Switch "landscaping rock" to "decorative boulder" wherever it occurs in the items below, and reproduce them otherwise unchanged. Omit the pictures from your answer.

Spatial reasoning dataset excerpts
#####

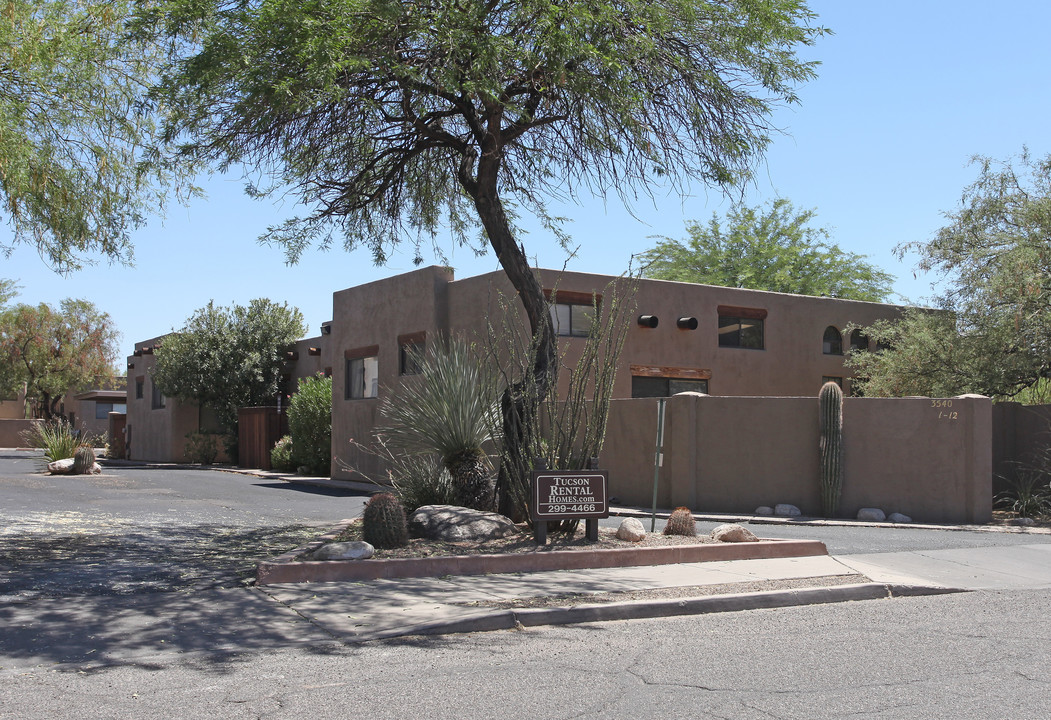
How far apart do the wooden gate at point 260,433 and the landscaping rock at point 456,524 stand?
22.9 metres

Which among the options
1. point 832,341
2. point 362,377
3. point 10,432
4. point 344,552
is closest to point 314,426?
point 362,377

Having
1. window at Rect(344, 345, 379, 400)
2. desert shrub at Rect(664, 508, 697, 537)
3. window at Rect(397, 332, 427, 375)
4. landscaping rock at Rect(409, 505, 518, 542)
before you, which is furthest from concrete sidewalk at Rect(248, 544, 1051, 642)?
window at Rect(344, 345, 379, 400)

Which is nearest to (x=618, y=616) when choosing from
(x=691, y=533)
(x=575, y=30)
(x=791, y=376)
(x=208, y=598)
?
(x=208, y=598)

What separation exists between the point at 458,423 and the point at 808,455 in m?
8.07

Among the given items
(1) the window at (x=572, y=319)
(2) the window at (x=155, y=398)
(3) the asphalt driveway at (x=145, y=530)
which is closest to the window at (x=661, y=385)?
(1) the window at (x=572, y=319)

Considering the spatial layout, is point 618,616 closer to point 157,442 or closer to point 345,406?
point 345,406

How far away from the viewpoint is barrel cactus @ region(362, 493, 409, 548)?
Result: 10.8m

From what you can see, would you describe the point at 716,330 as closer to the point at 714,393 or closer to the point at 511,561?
the point at 714,393

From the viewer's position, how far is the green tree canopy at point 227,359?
1389 inches

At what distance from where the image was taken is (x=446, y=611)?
8.26 metres

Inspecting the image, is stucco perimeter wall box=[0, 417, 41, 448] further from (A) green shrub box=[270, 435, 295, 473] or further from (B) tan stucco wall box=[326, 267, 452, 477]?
(B) tan stucco wall box=[326, 267, 452, 477]

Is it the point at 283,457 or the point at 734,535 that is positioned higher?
the point at 734,535

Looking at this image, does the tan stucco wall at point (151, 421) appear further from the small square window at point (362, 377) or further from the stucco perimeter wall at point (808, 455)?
the stucco perimeter wall at point (808, 455)

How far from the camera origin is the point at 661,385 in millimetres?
23828
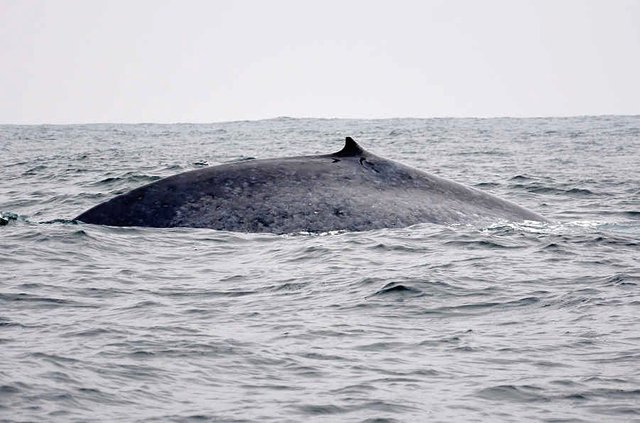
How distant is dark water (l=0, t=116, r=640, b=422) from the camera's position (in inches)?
275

#####

- **Response below**
How far apart do the wooden gate at point 260,433 and the decorative boulder at point 456,524 stand?
22.9 metres

Which among the options
1. point 832,341
2. point 362,377
3. point 10,432
4. point 344,552
is closest to point 314,426?
point 362,377

Having
1. window at Rect(344, 345, 379, 400)
2. desert shrub at Rect(664, 508, 697, 537)
3. window at Rect(397, 332, 427, 375)
4. decorative boulder at Rect(409, 505, 518, 542)
before you, which is furthest from concrete sidewalk at Rect(248, 544, 1051, 642)?
window at Rect(344, 345, 379, 400)

Which is nearest to (x=618, y=616) when choosing from
(x=691, y=533)
(x=575, y=30)
(x=791, y=376)
(x=208, y=598)
?
(x=208, y=598)

What separation exists between the point at 458,423 and the point at 808,455 in m?
8.07

Among the given items
(1) the window at (x=572, y=319)
(2) the window at (x=155, y=398)
(3) the asphalt driveway at (x=145, y=530)
which is closest to the window at (x=661, y=385)?
(1) the window at (x=572, y=319)

Considering the spatial layout, is point 618,616 closer to point 157,442 or closer to point 345,406?
point 345,406

How far away from the viewpoint is barrel cactus @ region(362, 493, 409, 548)?
Result: 10.8m

From what you can see, would you describe the point at 716,330 as closer to the point at 714,393 or closer to the point at 511,561?
the point at 714,393

From the viewer's position, how far is the green tree canopy at point 227,359?
1389 inches

At what distance from where the image was taken is (x=446, y=611)?
8.26 metres

Inspecting the image, is stucco perimeter wall box=[0, 417, 41, 448] further from (A) green shrub box=[270, 435, 295, 473] or further from (B) tan stucco wall box=[326, 267, 452, 477]?
(B) tan stucco wall box=[326, 267, 452, 477]

Is it the point at 283,457 or the point at 734,535 that is positioned higher?
the point at 734,535

Looking at this image, does the tan stucco wall at point (151, 421) appear further from the small square window at point (362, 377) or further from the stucco perimeter wall at point (808, 455)?
the stucco perimeter wall at point (808, 455)

How far from the camera origin is the point at 661,385 in millimetres?
23828
How distant is dark water (l=0, t=116, r=640, b=422) from the camera's position (in inches)?
275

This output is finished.